Ana, recém-empossada Prefeita do Município Alfa, solicitou que a diretoria de recursos humanos do Poder Executivo adotasse as medidas burocráticas necessárias para que Pedro, pessoa muito competente e que não tinha qualquer vínculo com o Poder Público, fosse nomeado para ocupar um cargo em comissão ou exercer uma função de confiança no âmbito municipal. Em caráter preliminar, a diretoria esclareceu corretamente à Prefeita que Pedro
- A)somente poderia ser nomeado para exercer uma função de confiança, observado o percentual mínimo exigido em lei, a ser ocupado por servidores de carreira.
Errada, porque função de confiança só pode ser exercida por servidor efetivo, e Pedro não tinha vínculo com a Administração.
- B)somente poderia ser nomeado para ocupar um cargo em comissão, observado o percentual mínimo exigido em lei, a ser ocupado por servidores de carreira.
Certa, pois pessoa sem vínculo pode ocupar cargo em comissão, e a exigência de percentual mínimo em lei se refere à reserva para servidores de carreira.
- C)somente poderia ser nomeado para exercer uma função de confiança, não havendo percentual mínimo passível de ser exigido em lei, a ser ocupado por servidores de carreira.
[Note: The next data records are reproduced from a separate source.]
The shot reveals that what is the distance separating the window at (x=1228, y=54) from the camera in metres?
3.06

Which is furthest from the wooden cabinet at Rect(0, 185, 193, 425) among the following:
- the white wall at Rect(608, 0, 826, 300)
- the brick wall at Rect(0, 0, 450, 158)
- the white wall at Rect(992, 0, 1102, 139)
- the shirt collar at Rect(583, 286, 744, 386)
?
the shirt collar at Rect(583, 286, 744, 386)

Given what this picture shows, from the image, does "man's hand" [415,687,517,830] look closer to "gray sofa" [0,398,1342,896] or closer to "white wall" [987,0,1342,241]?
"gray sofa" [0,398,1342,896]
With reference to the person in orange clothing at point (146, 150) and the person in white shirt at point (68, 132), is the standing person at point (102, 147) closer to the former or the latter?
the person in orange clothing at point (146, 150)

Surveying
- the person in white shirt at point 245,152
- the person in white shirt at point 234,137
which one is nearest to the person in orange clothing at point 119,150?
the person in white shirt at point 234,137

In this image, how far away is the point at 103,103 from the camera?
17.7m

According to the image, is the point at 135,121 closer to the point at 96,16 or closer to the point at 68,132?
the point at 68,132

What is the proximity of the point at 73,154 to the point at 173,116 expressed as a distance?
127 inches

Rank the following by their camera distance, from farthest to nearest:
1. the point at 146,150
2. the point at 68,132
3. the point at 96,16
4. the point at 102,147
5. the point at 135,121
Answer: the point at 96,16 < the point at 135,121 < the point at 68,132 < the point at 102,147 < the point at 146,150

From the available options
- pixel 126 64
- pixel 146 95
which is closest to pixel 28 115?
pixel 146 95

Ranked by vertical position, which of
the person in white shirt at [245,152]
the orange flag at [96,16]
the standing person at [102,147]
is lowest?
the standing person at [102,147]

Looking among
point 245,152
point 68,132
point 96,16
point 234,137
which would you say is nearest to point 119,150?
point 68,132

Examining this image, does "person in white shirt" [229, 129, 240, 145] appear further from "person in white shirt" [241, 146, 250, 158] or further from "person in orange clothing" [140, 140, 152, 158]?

Errada, porque função de confiança exige servidor ocupante de cargo efetivo, então Pedro não poderia recebê-la.
- D)somente poderia ser nomeado para ocupar um cargo em comissão, não havendo percentual mínimo passível de ser exigido em lei, a ser ocupado por servidores de carreira.
Errada, porque cargo em comissão pode ser ocupado por pessoa sem vínculo, mas a parte final erra ao negar o percentual mínimo previsto em lei.
- E)poderia ser nomeado para ocupar um cargo em comissão ou exercer uma função de confiança, observado o percentual mínimo exigido em lei, a ser ocupado por servidores de carreira.
Errada, porque função de confiança não pode ser atribuída a quem não seja servidor efetivo, embora o cargo em comissão possa, com observância da reserva legal.
Gabarito: B
A Constituição faz uma divisão bem importante entre cargo em comissão e função de confiança. O cargo em comissão pode ser ocupado por pessoa sem vínculo com a Administração, porque ele é voltado a direção, chefia e assessoramento. Já a função de confiança é diferente: ela só pode ser exercida por servidor ocupante de cargo efetivo, ou seja, por quem já integra os quadros do Poder Público. Isso está no art. 37, V, da Constituição Federal. Repare na lógica: a função de confiança é um plus dado a quem já é servidor de carreira, enquanto o cargo em comissão tem uma porta de entrada mais aberta. A banca adora misturar os dois para ver se você escorrega no básico com confiança demais. No caso narrado, Pedro não tinha qualquer vínculo com o Poder Público. Então ele não podia receber função de confiança, porque faltava justamente o requisito de ser servidor efetivo. O que a Prefeita poderia fazer, em tese, seria nomeá-lo para cargo em comissão. Por isso o gabarito é a letra B. E mais um detalhe importante: o percentual mínimo em lei para ocupação por servidores de carreira se relaciona aos cargos em comissão, não às funções de confiança. A pegadinha costuma trocar esses requisitos de lugar.